→ Short task 1
In the Mario Kart post, how many players submitted their votes?

══ Text section ══

A fun data-analysis project with my friends to figure out our soulmates based on MK8D favorite tracks.

I’ve been playing MK8D with friends for a while now and we decided to have a bit of fun in figuring out our most beloved and most hated tracks as a group. To do so, we voted for our favorite tracks and did some data analysis to determine who were the players we share tastes with. Our so called “Mario Kart Soulmates”.

Voting Process

The first step was to ask everyone to vote in a tiered list. To have the 48 tracks organized in a neat way, we decided to have 8 tiers with 6 tracks each. My own voting ballot looks like this:

Votes Compilation and Preprocessing

With this template, everyone created their tier list and voted in secret from the other participants (to avoid biases). Once the 14 players submitted their votes, I compiled each one into lists that look like this:

CHIP = [
    ('Super Bell Subway', 'Big Blue', 'Electrodrome', 'Mute City', 'SNES Rainbow Road', 'Dragon Driftway'),
    ('Wild Woods', 'Mario Circuit', 'Rainbow Road', 'N64 Royal Raceway', 'GBA Ribbon Road', 'Toad Harbor'),
    ('GCN Yoshi Circuit', '3DS Music Park', 'Mount Wario', 'Sunshine Airport', 'Mario Kart Stadium', 'DS Tick-Tock Clock'),
    ('Wii Moo Moo Meadows', 'Ice Ice Outpost', 'N64 Yoshi Valley', 'N64 Rainbow Road', 'Shy Guy Falls', 'Animal Crossing'),
    ('SNES Donut Plains 3', 'Thwomp Ruins', 'GBA Mario Circuit', 'Dolphin Shoals', 'Hyrule Circuit', 'Sweet Sweet Canyon'),
    ('Bone-Dry Dunes', 'DS Wario Stadium', 'Water Park', "Wii Wario's Gold Mine", 'DS Cheep Cheep Beach', 'GCN Sherbet Land'),
    ('3DS Neo Bowser City', "Bowser's Castle", 'Cloudtop Cruise', '3DS DK Jungle', 'Twisted Mansion', 'GBA Cheese Land'),
    ('Excitebike Arena', 'GCN Baby Park', 'Wii Grumble Volcano', "N64 Toad's Turnpike", 'GCN Dry Dry Desert', '3DS Piranha Plant Slide')

═══
══ Material shown ══

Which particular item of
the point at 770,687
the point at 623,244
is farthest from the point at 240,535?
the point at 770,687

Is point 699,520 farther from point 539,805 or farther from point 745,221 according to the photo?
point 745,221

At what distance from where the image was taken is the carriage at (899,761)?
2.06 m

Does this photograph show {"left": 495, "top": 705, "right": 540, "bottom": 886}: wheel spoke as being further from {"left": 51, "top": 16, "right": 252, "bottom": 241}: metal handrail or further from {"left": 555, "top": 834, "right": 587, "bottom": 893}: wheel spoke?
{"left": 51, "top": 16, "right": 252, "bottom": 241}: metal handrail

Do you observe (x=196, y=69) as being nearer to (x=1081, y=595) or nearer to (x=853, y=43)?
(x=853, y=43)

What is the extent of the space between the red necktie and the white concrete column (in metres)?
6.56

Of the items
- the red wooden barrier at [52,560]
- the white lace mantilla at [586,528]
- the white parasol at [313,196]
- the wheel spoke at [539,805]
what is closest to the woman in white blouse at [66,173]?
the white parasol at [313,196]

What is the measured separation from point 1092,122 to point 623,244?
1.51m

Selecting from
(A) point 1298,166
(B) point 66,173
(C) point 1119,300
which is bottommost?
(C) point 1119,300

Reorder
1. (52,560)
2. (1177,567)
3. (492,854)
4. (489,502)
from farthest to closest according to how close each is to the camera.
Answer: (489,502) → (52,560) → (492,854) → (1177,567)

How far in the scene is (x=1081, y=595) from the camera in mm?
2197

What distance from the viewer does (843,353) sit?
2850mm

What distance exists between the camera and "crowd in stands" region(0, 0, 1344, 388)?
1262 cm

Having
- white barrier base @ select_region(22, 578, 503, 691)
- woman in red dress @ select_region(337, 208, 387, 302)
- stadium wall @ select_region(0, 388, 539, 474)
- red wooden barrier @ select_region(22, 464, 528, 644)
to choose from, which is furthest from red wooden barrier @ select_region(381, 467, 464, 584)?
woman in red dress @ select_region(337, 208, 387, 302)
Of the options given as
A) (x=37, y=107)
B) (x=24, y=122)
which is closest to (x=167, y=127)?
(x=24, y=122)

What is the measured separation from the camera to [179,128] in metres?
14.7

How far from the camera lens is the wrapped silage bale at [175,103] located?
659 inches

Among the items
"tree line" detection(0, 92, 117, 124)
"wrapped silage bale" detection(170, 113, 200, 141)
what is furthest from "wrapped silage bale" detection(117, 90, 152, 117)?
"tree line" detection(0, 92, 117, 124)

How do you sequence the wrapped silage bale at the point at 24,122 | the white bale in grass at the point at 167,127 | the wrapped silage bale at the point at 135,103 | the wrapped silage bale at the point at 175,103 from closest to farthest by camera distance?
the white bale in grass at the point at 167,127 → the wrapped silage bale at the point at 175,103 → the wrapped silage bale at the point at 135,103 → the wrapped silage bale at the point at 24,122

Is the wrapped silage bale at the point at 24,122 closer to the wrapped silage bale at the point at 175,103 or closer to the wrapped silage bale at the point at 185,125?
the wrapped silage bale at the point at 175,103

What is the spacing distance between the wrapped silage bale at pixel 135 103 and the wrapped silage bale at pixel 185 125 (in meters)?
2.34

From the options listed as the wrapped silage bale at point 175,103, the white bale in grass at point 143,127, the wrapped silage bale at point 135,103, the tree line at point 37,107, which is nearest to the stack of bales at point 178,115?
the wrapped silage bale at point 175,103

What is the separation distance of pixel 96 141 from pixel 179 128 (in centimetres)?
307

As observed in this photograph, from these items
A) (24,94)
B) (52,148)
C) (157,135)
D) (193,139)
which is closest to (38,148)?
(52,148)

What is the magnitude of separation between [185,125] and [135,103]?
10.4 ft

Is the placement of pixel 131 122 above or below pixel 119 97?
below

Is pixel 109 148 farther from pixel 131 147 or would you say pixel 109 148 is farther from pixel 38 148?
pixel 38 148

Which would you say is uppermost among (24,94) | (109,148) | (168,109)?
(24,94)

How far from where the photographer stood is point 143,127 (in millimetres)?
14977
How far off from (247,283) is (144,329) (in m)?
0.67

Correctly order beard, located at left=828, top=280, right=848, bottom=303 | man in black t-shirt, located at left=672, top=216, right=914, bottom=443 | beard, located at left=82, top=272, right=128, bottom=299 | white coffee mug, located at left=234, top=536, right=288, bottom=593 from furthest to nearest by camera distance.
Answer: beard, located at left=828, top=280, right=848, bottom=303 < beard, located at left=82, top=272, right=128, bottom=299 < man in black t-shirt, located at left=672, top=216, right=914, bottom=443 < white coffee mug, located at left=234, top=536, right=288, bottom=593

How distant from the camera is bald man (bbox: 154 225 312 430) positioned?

═══

→ Short task 2
Put the part of the rows that opens with the line containing "From the options" and closes with the line containing "Answer: beard, located" into a numbered list, leaving out the blank lines.

→ Exercise output 1
14 players.

→ Exercise output 2
1. From the options listed as the wrapped silage bale at point 175,103, the white bale in grass at point 143,127, the wrapped silage bale at point 135,103, the tree line at point 37,107, which is nearest to the stack of bales at point 178,115?
2. the wrapped silage bale at point 175,103
3. What is the separation distance of pixel 96 141 from pixel 179 128 (in centimetres)?
4. 307
5. As observed in this photograph, from these items
6. A) (24,94)
7. B) (52,148)
8. C) (157,135)
9. D) (193,139)
10. which is closest to (38,148)?
11. (52,148)
12. What is the magnitude of separation between [185,125] and [135,103]?
13. 10.4 ft
14. Is the placement of pixel 131 122 above or below pixel 119 97?
15. below
16. Is pixel 109 148 farther from pixel 131 147 or would you say pixel 109 148 is farther from pixel 38 148?
17. pixel 38 148
18. Which would you say is uppermost among (24,94) | (109,148) | (168,109)?
19. (24,94)
20. How far from where the photographer stood is point 143,127 (in millimetres)?
21. 14977
22. How far off from (247,283) is (144,329) (in m)?
23. 0.67
24. Correctly order beard, located at left=828, top=280, right=848, bottom=303 | man in black t-shirt, located at left=672, top=216, right=914, bottom=443 | beard, located at left=82, top=272, right=128, bottom=299 | white coffee mug, located at left=234, top=536, right=288, bottom=593 from furthest to nearest by camera distance.
25. Answer: beard, located at left=828, top=280, right=848, bottom=303 < beard, located at left=82, top=272, right=128, bottom=299 < man in black t-shirt, located at left=672, top=216, right=914, bottom=443 < white coffee mug, located at left=234, top=536, right=288, bottom=593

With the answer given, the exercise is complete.